## [Teks]
----------------------------------------
Sabtu, 13 September 2008

MEMAKNAI SE-ABAD HARI KEBANGKITAN NASIONAL

Tidak terasa, perhimpunan nasional Boedi Oetomo yang didirikan pada 20 Mei 1908 sudah seabad usianya. Tanggal berdirinya Boedi Oetomo yang diabadikan sebagai hari kebangkitan nasional ini merupakan organisasi yang bertujuan memajukan nusa dan bangsa serta mempertinggi cita-cita kemanusiaan untuk mencapai kehidupan bangsa yang lebih terhormat.
Ada tiga variabel yang tersirat dalam tujuan berdirinya Boedi Oetomo, yakni : pertama, bagaimana nusa dan bangsa ini dimajukan; kedua, bagaimana cita-cita kemanusiaan dimerdekakan; dan ketiga, bagaimana kehidupan bangsa ini terhormat dan bermartabat, terutama dimata dunia internasional.
Ketiga variabel di atas merupakan substansi nilai dari makna kebangkitan nasional yang secara regenerasi harus dipertahankan dan diaktualisasikan dalam kerangka yang dinamis sesuai konteks jamannya. Ini berarti bahwa kita sebagai anak bangsa harus senantiasa melakukan redefinisi dan revitalisasi atas makna kebangkitan secara visioner dan futuristik agar pembangunan bangsa tak berjalan ditempat, namun melangkah lebih jauh mengejar ketertinggalan dan keterbelakangan dengan bangsa-bangsa lain di dunia.

Makna Kebangkitan
Pada jaman revolusi, makna kebangkitan nasional dimanifestasikan dalam konsep dan cita-cita yang sama untuk bangkit melawan hegemoni bangsa penjajah. Saat kemerdekaan diraih, kebangkitan nasional diwujudkan dalam pembangunan. Ketika pembangunan berjalan, kebangkitan nasional (mestinya) harus mencerminkan kesejahteraan rakyatnya. Rakyat yang sejahtera, negara yang maju, adil, berkembang dan modern merupakan substansi nilai dari cita-cita kebangkitan nasional yang hendak diraih.
----------------------------------------
## [Petikan Baris]

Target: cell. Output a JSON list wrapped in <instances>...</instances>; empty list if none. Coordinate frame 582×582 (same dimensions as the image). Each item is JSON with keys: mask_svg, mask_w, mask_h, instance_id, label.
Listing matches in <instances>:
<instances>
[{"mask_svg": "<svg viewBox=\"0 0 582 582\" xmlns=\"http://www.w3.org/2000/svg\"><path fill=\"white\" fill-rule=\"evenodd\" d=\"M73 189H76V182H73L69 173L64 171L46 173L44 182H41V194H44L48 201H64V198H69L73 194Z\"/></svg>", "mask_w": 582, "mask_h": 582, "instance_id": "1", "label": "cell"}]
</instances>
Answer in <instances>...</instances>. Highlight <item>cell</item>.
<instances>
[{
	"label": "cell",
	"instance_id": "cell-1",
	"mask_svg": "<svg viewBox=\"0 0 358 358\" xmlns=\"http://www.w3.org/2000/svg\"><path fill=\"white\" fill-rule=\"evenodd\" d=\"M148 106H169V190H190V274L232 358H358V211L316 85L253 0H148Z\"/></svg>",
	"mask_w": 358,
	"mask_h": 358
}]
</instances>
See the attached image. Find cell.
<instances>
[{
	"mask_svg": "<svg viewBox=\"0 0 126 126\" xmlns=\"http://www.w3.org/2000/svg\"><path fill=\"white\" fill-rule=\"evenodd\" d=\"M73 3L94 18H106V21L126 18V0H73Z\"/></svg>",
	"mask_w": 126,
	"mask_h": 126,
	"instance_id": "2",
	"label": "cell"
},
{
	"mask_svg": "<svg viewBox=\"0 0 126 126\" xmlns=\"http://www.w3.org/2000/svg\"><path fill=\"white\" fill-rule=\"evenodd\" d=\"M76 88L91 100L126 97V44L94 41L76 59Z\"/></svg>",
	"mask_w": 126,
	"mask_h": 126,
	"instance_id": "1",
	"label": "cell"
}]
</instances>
----------------------------------------
Salin ulang secara utuh teks di atas mengenai seabad Hari Kebangkitan Nasional, kata demi kata.

## [Hasil Akhir]
Sabtu, 13 September 2008

MEMAKNAI SE-ABAD HARI KEBANGKITAN NASIONAL

Tidak terasa, perhimpunan nasional Boedi Oetomo yang didirikan pada 20 Mei 1908 sudah seabad usianya. Tanggal berdirinya Boedi Oetomo yang diabadikan sebagai hari kebangkitan nasional ini merupakan organisasi yang bertujuan memajukan nusa dan bangsa serta mempertinggi cita-cita kemanusiaan untuk mencapai kehidupan bangsa yang lebih terhormat.
Ada tiga variabel yang tersirat dalam tujuan berdirinya Boedi Oetomo, yakni : pertama, bagaimana nusa dan bangsa ini dimajukan; kedua, bagaimana cita-cita kemanusiaan dimerdekakan; dan ketiga, bagaimana kehidupan bangsa ini terhormat dan bermartabat, terutama dimata dunia internasional.
Ketiga variabel di atas merupakan substansi nilai dari makna kebangkitan nasional yang secara regenerasi harus dipertahankan dan diaktualisasikan dalam kerangka yang dinamis sesuai konteks jamannya. Ini berarti bahwa kita sebagai anak bangsa harus senantiasa melakukan redefinisi dan revitalisasi atas makna kebangkitan secara visioner dan futuristik agar pembangunan bangsa tak berjalan ditempat, namun melangkah lebih jauh mengejar ketertinggalan dan keterbelakangan dengan bangsa-bangsa lain di dunia.

Makna Kebangkitan
Pada jaman revolusi, makna kebangkitan nasional dimanifestasikan dalam konsep dan cita-cita yang sama untuk bangkit melawan hegemoni bangsa penjajah. Saat kemerdekaan diraih, kebangkitan nasional diwujudkan dalam pembangunan. Ketika pembangunan berjalan, kebangkitan nasional (mestinya) harus mencerminkan kesejahteraan rakyatnya. Rakyat yang sejahtera, negara yang maju, adil, berkembang dan modern merupakan substansi nilai dari cita-cita kebangkitan nasional yang hendak diraih.